** Begin Provided records **

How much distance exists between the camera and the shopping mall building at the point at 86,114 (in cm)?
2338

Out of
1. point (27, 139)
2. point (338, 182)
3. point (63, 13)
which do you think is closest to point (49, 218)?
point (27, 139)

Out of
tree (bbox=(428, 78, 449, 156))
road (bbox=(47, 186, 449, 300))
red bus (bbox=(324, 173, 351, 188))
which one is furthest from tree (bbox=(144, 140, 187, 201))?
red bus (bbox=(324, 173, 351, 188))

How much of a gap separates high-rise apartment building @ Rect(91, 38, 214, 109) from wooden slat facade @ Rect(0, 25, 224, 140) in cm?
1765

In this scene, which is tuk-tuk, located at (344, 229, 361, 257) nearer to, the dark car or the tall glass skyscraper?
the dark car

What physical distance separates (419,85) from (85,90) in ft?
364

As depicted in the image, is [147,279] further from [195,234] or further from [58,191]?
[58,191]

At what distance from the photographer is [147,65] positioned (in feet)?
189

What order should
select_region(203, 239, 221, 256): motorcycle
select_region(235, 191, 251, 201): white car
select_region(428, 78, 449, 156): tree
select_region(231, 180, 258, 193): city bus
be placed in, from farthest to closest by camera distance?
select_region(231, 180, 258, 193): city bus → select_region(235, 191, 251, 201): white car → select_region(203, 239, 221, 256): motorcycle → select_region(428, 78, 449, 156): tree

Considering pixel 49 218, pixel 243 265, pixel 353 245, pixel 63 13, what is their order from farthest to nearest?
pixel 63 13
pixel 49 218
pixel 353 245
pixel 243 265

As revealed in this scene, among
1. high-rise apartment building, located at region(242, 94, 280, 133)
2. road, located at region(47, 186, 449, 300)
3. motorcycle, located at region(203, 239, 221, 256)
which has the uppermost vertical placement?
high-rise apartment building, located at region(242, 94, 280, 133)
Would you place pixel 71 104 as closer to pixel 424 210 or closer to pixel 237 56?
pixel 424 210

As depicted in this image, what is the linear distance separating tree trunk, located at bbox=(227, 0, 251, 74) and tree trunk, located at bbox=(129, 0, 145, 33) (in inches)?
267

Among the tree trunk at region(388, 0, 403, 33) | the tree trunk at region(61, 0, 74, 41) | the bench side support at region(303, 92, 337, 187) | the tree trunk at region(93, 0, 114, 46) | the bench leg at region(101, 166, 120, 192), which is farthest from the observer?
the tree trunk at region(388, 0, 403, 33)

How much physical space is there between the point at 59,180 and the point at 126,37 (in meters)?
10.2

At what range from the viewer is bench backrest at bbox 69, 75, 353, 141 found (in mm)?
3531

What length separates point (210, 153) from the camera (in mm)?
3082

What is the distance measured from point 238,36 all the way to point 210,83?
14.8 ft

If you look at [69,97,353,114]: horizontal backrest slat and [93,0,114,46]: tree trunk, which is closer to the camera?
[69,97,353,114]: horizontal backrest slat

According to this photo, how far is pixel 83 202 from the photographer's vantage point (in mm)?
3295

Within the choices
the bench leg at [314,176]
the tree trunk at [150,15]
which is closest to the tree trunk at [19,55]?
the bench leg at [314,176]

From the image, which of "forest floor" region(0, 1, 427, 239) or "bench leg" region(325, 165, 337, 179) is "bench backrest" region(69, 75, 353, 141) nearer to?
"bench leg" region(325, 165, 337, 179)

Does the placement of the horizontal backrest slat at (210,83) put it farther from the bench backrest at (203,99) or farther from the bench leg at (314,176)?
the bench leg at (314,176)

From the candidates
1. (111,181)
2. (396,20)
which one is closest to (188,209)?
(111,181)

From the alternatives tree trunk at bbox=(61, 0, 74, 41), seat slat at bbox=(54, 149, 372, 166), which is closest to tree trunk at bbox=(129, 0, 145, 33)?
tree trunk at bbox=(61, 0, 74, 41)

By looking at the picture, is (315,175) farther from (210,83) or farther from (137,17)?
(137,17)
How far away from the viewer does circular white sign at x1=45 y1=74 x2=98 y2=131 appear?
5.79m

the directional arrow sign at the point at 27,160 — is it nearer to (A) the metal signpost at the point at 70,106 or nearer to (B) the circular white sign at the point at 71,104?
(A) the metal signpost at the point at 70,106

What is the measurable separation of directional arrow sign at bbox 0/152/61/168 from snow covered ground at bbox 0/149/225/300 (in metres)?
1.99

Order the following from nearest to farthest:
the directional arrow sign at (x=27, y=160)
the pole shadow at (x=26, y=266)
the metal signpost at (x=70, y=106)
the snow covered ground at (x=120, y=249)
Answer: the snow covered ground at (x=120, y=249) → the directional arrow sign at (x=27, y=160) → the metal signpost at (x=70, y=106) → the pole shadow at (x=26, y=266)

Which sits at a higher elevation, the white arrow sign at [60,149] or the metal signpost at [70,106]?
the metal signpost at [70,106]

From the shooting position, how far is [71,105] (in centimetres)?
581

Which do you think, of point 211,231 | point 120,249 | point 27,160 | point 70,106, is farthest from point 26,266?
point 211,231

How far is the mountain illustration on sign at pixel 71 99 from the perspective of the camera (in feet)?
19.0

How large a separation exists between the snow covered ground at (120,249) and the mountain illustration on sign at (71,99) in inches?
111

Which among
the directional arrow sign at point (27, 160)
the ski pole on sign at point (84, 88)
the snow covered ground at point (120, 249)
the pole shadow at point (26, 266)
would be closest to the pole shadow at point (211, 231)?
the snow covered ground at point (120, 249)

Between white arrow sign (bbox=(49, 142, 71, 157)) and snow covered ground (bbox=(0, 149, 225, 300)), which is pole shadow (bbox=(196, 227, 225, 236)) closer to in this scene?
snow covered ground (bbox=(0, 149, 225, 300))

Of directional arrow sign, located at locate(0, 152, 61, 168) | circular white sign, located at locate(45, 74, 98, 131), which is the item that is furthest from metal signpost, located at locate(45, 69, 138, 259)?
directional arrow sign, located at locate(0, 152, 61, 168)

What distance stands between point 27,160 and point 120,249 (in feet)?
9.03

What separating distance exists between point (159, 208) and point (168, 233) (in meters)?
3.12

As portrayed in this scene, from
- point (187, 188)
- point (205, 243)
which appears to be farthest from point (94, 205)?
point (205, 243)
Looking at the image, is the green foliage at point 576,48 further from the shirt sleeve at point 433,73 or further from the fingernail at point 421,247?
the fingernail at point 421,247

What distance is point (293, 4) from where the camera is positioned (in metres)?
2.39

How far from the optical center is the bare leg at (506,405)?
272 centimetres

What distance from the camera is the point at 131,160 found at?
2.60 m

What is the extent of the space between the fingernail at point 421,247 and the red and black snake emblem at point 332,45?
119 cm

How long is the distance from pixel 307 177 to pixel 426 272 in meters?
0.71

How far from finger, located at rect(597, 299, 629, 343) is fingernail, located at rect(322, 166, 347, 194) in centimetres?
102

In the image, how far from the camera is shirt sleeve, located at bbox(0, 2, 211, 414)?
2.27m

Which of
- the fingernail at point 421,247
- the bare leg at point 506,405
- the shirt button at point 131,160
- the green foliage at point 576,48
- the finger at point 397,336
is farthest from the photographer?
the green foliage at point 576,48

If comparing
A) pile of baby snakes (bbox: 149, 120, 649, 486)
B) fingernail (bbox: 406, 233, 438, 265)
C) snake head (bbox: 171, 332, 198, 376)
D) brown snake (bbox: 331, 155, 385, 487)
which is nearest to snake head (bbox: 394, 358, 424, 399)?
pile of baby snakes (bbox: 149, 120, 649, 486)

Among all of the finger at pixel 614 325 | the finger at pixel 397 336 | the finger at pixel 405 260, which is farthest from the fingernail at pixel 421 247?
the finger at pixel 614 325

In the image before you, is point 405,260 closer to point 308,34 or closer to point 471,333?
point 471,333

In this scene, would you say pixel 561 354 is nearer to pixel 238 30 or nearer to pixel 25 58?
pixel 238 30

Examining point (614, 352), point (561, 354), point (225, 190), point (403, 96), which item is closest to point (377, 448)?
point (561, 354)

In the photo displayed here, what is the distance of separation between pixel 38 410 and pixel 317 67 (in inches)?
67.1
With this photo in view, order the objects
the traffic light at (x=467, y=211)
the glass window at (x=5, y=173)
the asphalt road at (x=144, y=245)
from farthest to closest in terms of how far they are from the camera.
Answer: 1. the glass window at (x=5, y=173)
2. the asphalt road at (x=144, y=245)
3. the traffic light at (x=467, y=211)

** End Provided records **

| Stated exercise |
Give back exactly the lines from the one containing "Among all of" to the end of the material, both ends included.

| Reply |
Among all of the finger at pixel 614 325 | the finger at pixel 397 336 | the finger at pixel 405 260, which is farthest from the fingernail at pixel 421 247?
the finger at pixel 614 325

In the image before you, is point 405,260 closer to point 308,34 or closer to point 471,333?
point 471,333

In this scene, would you say pixel 561 354 is nearer to pixel 238 30 or nearer to pixel 25 58?
pixel 238 30

Examining point (614, 352), point (561, 354), point (225, 190), point (403, 96), which item is closest to point (377, 448)?
point (561, 354)

In the photo displayed here, what is the distance of separation between pixel 38 410 and pixel 317 67 (in inches)?
67.1
With this photo in view, order the objects
the traffic light at (x=467, y=211)
the glass window at (x=5, y=173)
the asphalt road at (x=144, y=245)
from farthest to closest in terms of how far they are from the camera.
Answer: 1. the glass window at (x=5, y=173)
2. the asphalt road at (x=144, y=245)
3. the traffic light at (x=467, y=211)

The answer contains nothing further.